• _Your instructions_:
Answer these questions using the essay below on no longer shooting for the stars:
1. At which festival did the writer sit with Jennifer Nansubuga Makumbi in 2019?
2. In what year did Makumbi start writing Kintu?
3. What book did the writer read at 18 before deciding to become a writer?

• _Extract provided_:
..........

What if I no longer want to shoot for the stars?
Why I'm devoting more time to mundane moments
At the 2019 Ake Festival, I hung out with some of my most favourite authors and artists from all over the world. The first two days were filled with so much excitement from meeting people whose stories built homes in my heart and stayed. At one point, I sat with Jennifer Nansubuga Makumbi and listened to her tell me about her writing journey.
For years, she’d been writing (She started writing Kintu in 2003). And then in 2018, she won the Windham Campbell prize, which transformed her career from novel debutant—Kintu had been rejected several times for being “too African”—into a literary colossus.
Years after the festival—and every time I hang out with other creatives—I’ve shifted my thoughts from the accomplished creators to the young and up-and-coming. I wondered if, like me, they’ve spent time riding the line of hope and fear in creating their art, if they feel like their dreams could take off or nosedive at any given time—how long can they wait?
Do they ever wonder about the odds of their work blowing up and giving them satisfying careers?
I’ve always had big dreams — after all, motivational speakers say if your dreams don’t scare you, they’re not big enough. When I was 18 years old, I read Americanah and decided I wanted to become a writer. I started to dream of writing stories and winning awards. At 26, I should have been the author of at least one bestseller.
We’re groomed to build our lives around work, to drive self-esteem from the works of our hands. Affirmation culture’s first point of call is, “I sabi this work.” Maybe this is what growing up means: viewing our ability to hustle as the ultimate admirable trait.
We’re adulting in a time of dream culture. Confidence culture. Comparison culture. We’re living in a time the prevailing advice is to “hustle oh” so that [insert circumstances] will not happen to us, to pursue our dreams to the detriment of all other desires. Our lives consist of us carving escape routes from mundaneness. We’re supposed to have those dreams, chase them with everything we’ve got, and not veer from the paths we’ve chosen no matter what. We’ve been groomed to see ambition as the North Star so much I now wonder how easy it is to define our self worths by the size of our dreams.

..........

• _Record set_:

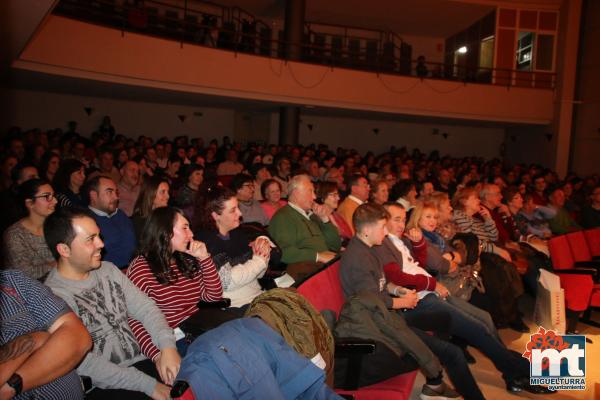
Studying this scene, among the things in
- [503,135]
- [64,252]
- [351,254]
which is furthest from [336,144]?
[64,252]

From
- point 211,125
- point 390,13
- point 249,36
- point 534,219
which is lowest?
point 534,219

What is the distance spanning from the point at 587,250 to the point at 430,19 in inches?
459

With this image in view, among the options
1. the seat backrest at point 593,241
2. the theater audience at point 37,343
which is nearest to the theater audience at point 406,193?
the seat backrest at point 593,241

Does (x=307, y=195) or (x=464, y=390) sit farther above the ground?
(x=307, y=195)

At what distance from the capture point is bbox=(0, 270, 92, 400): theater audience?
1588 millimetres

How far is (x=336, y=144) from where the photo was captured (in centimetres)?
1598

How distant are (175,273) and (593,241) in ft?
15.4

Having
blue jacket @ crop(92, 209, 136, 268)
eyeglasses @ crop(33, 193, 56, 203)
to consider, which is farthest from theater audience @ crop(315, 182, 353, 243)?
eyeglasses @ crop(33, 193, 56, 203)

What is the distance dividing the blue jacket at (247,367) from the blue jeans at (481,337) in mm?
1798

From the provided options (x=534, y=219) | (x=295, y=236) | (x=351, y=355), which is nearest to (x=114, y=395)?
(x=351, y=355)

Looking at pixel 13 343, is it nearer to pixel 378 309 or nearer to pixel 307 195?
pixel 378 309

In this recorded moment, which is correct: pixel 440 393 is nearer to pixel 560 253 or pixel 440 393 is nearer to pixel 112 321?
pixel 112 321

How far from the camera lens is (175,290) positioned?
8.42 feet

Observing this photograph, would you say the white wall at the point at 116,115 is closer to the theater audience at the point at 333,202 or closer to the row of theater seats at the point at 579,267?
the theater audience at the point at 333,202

..........

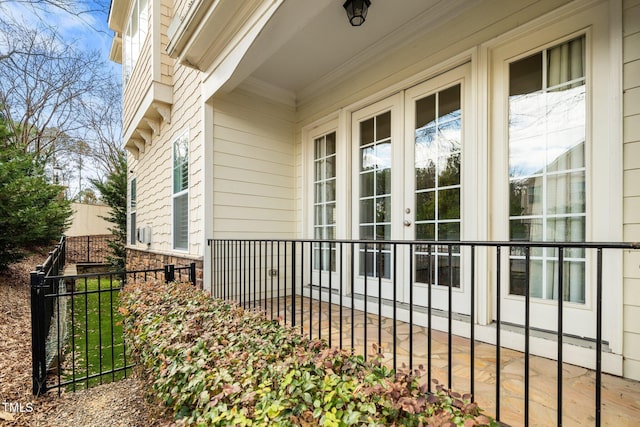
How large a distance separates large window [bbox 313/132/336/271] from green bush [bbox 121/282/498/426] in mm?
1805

..........

• _Correct answer_:
1. The Ake Festival
2. 2003
3. Americanah